— start —
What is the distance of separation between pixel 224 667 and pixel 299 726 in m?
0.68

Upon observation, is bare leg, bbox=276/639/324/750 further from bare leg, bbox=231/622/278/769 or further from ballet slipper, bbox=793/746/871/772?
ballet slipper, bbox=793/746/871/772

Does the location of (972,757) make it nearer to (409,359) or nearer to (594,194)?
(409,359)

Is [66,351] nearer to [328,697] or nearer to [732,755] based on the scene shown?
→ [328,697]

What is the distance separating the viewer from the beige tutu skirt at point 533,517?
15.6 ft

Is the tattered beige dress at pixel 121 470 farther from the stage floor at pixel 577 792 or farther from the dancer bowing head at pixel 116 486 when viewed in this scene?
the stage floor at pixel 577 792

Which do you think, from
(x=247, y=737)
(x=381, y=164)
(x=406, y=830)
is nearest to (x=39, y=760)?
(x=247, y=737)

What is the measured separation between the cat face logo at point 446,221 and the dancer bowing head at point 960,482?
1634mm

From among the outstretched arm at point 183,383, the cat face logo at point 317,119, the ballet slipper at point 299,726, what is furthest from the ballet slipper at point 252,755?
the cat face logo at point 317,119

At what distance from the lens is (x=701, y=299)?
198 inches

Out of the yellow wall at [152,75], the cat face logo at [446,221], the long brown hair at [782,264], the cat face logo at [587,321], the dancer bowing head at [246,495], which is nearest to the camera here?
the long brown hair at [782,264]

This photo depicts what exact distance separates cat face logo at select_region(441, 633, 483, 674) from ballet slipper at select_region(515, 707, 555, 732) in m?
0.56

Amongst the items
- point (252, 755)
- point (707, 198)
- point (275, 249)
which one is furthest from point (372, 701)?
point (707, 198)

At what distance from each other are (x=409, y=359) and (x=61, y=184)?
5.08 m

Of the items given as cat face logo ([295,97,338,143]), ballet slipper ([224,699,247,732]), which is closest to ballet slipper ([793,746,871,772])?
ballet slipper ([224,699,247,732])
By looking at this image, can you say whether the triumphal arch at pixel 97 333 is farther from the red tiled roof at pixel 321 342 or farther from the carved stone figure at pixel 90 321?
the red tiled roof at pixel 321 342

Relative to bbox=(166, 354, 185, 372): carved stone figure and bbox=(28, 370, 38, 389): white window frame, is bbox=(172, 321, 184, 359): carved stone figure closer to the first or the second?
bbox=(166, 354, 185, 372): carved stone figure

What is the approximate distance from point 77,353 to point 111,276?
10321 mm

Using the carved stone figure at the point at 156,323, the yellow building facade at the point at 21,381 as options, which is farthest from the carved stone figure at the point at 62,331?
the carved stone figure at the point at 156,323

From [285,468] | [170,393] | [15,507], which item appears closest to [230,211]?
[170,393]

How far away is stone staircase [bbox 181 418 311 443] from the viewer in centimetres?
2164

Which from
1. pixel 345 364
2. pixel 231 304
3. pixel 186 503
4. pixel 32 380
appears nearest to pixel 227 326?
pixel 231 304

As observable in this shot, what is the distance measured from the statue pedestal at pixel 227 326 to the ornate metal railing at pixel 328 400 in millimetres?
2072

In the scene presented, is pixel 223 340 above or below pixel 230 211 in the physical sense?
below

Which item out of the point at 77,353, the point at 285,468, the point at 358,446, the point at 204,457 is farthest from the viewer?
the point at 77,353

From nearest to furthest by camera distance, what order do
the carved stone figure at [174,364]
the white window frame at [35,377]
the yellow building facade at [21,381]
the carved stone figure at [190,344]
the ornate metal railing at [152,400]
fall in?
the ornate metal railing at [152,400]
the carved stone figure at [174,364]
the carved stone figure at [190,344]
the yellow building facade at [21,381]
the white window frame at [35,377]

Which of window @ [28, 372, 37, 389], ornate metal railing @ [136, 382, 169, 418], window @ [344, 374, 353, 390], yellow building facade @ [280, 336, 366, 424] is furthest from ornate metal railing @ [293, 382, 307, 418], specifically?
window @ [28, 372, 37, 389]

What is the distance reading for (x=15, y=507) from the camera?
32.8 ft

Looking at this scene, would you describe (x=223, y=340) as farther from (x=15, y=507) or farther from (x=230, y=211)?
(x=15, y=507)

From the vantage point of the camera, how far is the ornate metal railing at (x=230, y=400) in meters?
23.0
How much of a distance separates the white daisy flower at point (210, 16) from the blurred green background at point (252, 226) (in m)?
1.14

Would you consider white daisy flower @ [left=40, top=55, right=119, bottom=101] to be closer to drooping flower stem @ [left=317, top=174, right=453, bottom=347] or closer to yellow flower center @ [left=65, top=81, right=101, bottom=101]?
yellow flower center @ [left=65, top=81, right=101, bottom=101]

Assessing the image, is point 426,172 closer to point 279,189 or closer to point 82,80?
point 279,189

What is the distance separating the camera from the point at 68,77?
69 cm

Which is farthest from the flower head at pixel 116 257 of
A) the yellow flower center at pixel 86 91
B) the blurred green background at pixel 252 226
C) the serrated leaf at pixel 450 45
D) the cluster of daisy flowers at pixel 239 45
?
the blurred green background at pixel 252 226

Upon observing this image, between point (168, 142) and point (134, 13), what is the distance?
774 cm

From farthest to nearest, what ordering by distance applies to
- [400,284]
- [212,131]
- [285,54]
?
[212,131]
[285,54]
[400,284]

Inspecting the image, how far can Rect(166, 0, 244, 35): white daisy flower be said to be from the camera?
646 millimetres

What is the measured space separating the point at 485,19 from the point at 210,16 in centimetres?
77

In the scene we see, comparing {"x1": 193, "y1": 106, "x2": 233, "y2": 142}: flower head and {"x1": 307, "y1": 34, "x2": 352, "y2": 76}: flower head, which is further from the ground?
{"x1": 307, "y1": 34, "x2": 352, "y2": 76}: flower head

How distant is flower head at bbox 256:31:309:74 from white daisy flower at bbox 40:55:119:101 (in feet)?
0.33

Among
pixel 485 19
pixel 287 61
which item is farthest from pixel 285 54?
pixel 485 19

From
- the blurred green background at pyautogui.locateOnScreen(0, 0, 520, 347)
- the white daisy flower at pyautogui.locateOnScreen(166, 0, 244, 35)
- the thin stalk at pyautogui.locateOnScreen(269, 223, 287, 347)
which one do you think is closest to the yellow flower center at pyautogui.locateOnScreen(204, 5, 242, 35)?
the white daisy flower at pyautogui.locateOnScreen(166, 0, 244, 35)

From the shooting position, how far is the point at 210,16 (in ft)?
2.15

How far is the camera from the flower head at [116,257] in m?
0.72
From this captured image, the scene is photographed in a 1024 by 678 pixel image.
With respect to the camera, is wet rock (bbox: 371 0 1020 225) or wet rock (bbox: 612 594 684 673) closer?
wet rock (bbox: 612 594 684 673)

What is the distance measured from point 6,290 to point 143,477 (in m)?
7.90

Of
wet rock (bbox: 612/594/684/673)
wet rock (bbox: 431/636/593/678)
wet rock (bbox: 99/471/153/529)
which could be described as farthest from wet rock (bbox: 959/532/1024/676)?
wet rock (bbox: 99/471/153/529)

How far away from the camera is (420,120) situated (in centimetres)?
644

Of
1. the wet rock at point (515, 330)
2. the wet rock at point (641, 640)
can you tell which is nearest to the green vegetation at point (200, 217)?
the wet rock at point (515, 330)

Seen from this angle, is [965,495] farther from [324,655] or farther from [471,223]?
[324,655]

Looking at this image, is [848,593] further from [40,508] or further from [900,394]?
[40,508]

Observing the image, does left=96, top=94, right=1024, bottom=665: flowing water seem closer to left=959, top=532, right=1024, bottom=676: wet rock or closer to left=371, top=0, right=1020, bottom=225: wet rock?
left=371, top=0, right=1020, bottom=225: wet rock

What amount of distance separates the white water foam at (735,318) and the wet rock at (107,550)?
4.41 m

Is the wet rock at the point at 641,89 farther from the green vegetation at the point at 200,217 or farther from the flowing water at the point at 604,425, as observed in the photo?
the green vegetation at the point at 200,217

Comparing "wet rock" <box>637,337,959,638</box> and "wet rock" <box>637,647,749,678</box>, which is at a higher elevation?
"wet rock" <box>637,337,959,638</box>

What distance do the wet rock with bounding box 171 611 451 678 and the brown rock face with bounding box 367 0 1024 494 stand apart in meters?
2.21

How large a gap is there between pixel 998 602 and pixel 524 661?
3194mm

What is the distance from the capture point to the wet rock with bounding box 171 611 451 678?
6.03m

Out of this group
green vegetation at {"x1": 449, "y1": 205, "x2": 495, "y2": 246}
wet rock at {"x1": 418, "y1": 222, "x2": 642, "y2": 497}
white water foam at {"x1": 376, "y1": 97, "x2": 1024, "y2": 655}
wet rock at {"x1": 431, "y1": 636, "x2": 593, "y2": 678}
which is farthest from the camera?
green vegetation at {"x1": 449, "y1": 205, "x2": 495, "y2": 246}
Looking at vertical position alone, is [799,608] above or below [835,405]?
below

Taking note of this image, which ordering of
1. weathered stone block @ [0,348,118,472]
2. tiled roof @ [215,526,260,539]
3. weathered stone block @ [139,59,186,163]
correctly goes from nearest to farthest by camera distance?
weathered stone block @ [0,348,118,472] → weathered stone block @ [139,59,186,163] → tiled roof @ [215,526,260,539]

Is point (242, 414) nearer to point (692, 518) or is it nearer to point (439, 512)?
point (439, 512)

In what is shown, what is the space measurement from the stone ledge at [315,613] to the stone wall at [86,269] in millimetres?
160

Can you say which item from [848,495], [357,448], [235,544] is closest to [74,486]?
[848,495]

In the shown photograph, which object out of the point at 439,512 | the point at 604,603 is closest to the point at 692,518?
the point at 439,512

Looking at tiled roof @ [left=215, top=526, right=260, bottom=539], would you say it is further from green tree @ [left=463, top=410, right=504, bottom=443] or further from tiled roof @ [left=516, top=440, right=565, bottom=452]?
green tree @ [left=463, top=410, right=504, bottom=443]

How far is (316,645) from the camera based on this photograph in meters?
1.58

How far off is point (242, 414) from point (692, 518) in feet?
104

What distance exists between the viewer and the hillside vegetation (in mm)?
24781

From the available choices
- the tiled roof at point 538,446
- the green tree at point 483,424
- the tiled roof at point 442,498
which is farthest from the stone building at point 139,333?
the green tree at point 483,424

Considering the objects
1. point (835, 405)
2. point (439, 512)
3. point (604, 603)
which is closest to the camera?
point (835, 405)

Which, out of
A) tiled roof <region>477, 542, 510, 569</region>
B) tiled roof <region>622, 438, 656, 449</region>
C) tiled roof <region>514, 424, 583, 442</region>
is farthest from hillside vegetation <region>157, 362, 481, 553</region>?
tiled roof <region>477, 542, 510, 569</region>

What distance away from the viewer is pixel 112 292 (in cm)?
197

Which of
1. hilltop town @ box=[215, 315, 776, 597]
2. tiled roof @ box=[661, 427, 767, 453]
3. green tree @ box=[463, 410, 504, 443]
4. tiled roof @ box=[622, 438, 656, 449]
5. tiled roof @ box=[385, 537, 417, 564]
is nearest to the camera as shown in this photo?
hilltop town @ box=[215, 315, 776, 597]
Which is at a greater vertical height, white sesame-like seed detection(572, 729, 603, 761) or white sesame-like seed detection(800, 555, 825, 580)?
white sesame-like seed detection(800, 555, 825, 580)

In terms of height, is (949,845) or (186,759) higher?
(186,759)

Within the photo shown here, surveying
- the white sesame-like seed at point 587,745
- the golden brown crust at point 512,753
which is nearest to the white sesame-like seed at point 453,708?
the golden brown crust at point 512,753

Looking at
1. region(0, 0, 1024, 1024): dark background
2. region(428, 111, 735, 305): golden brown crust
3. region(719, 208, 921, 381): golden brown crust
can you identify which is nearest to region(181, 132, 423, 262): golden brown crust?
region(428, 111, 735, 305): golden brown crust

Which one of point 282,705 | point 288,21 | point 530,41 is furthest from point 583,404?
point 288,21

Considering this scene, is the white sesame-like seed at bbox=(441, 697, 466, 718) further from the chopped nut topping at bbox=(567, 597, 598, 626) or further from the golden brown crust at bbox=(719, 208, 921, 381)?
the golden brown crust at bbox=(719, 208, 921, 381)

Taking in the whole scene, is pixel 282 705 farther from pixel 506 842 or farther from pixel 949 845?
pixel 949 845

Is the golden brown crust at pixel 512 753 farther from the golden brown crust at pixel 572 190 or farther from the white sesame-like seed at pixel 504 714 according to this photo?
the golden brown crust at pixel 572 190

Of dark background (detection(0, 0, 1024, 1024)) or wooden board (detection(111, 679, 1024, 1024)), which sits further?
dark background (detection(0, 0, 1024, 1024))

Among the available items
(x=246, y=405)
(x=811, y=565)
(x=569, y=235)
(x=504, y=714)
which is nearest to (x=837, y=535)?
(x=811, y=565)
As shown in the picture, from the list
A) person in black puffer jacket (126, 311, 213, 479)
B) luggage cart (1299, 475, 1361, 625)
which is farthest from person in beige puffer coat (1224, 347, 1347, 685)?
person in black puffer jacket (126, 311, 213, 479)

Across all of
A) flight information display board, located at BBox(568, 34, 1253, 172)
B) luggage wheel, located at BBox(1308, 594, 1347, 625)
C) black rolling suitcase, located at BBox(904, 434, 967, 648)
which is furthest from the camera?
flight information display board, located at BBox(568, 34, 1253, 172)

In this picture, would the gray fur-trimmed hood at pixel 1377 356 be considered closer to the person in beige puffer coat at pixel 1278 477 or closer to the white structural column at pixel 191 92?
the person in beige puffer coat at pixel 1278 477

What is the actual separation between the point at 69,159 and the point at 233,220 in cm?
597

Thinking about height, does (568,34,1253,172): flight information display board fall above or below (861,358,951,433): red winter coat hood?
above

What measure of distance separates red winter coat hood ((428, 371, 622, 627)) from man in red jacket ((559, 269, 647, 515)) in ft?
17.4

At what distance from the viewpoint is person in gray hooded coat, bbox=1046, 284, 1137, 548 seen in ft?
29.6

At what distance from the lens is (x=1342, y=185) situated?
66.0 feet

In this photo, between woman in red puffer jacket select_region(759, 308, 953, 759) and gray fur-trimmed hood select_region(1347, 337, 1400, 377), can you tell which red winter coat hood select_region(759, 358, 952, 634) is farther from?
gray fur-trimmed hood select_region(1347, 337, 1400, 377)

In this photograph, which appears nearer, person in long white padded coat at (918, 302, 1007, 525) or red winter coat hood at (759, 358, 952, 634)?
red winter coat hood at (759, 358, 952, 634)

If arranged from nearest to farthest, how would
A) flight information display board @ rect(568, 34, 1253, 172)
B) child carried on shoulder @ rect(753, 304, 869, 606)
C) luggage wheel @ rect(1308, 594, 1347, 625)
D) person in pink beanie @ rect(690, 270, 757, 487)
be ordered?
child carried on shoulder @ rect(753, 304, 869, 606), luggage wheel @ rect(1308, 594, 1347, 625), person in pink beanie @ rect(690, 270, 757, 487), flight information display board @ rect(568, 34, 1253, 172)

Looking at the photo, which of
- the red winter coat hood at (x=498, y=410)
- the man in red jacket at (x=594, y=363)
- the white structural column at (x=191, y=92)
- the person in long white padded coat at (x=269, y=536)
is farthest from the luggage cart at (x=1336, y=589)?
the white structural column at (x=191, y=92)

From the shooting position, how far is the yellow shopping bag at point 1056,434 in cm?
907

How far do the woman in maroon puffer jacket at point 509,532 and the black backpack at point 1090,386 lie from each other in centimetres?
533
— end —
[WRITTEN INSTRUCTION]
Can you reproduce word for word the lines from the one containing "If arranged from" through the one containing "child carried on shoulder @ rect(753, 304, 869, 606), luggage", both of those included?

[SOLUTION FOR THIS PROBLEM]
If arranged from nearest to farthest, how would
A) flight information display board @ rect(568, 34, 1253, 172)
B) child carried on shoulder @ rect(753, 304, 869, 606)
C) luggage wheel @ rect(1308, 594, 1347, 625)
D) person in pink beanie @ rect(690, 270, 757, 487)
be ordered?
child carried on shoulder @ rect(753, 304, 869, 606), luggage wheel @ rect(1308, 594, 1347, 625), person in pink beanie @ rect(690, 270, 757, 487), flight information display board @ rect(568, 34, 1253, 172)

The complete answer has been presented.